**CONSIGNE**
D'après l'extrait choisi, quel est le nom de la bière de Karlsruhe ?

**EXTRAIT CHOISI**

.....

La belle aventure continue pour Karlsruhe

Diego Benaglio et le VfL Wolfsburg ne sont pas invincibles. Après six matchs sans défaite en 2008 (quatre en championnat et deux en Coupe), les Wölfe ont trouvé leur maître dans le vétuste Wildparkstadion : le néo-promu Karlsruhe de Mario Eggimann qui n’en finit plus de surprendre.

En attendant un éventuel retour du SC Freiburg en 1ère Bundesliga, Karlsruhe constitue la destination la plus proche de la Suisse romande pour assister à un match du championnat allemand. Il fallait donc bien que l’on aille une fois voir cela sur place. Le stade local, le Wildparkstadion, tranche singulièrement avec les enceintes ultramodernes que l’on a l’habitude de voir outre Rhin. L’antre du KSC constitue l’un des derniers témoins d’une époque révolue, un stade d’une génération passée avec sa piste d’athlétisme, ses grillages, ses allées en terre battue, ses virages non couverts, ses places debout disséminées aux quatre coins de l’arène, y compris en tribune latérale… Cela ravive quelques vieux souvenirs de stades que l’on a connu chez nous il y a quelques années. Il existe bien un plan d’agrandissement et de rénovation du Wildparkstadion mais le projet a pris du retard et les travaux ne devraient pas commencer avant 2009.Cela n’empêche pas le KSC de jouer ses matchs devant un stade presque tout le temps comble. La qualité des infrastructures ne saurait donc à elle seule expliquer le formidable succès populaire de la Bundesliga, puisque des stades vétustes et dépourvus de tout confort comme le Wildparkstadion ou le Weserstadion affichent des taux de remplissage proches de 100%. Un facteur clé de la popularité du championnat allemand tient davantage en quatre lettres : Bier. Celle de Karlsruhe, la Rothaus, s’avère plutôt pas mal et mériterait certainement un nombre de buvettes (de simples tentes dressées au pied des tribunes) plus conséquent pour la servir.

.....

**DONNÉES ENREGISTRÉES**
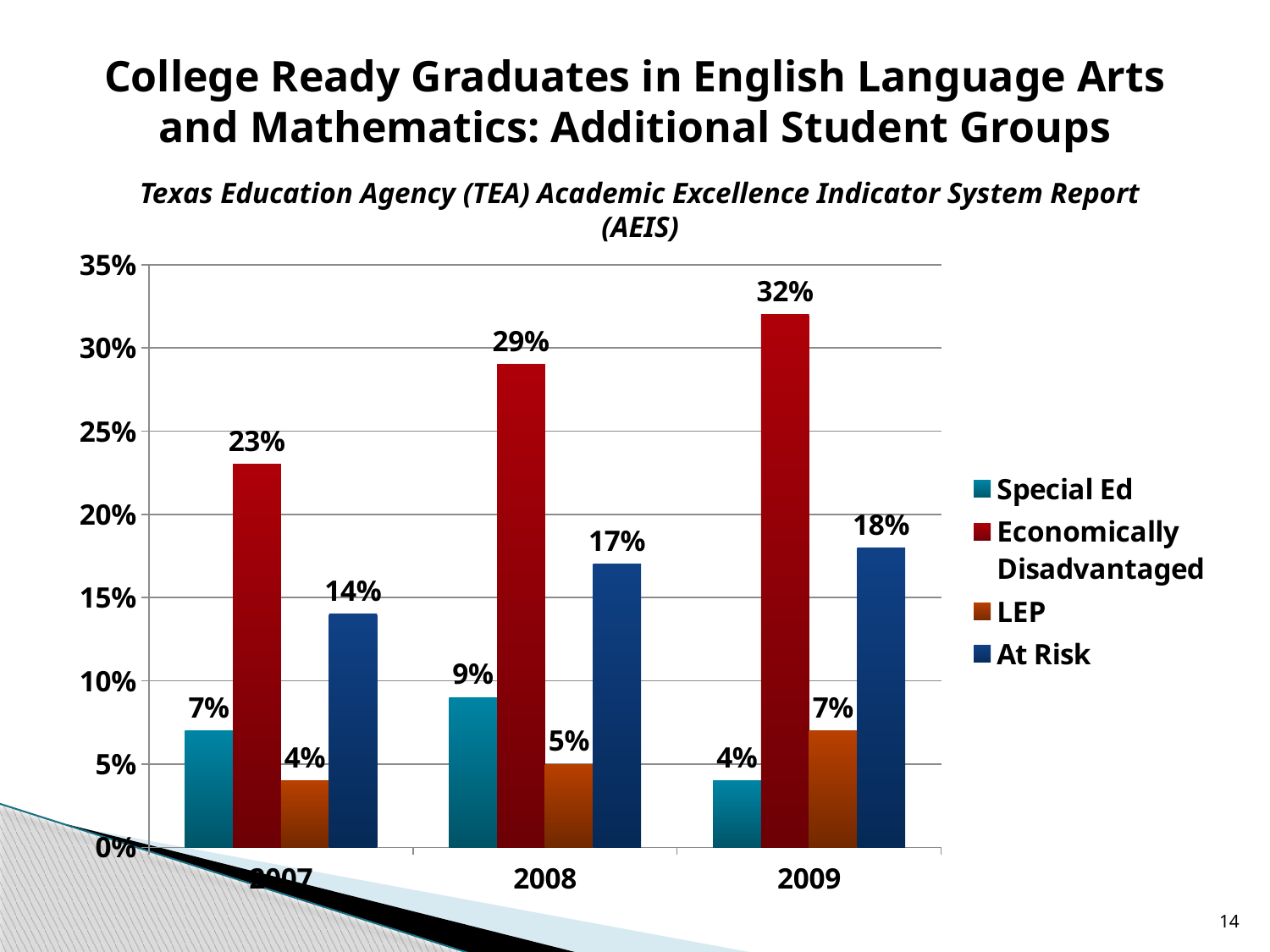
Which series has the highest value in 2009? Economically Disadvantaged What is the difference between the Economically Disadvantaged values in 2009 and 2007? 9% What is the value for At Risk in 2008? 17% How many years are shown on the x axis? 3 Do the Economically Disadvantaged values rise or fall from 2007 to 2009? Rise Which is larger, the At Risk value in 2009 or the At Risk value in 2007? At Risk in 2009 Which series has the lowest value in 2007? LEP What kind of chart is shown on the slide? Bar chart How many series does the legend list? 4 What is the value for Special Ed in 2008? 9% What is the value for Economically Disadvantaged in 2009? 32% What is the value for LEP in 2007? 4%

.....

**SOLUTION**
La Rothaus.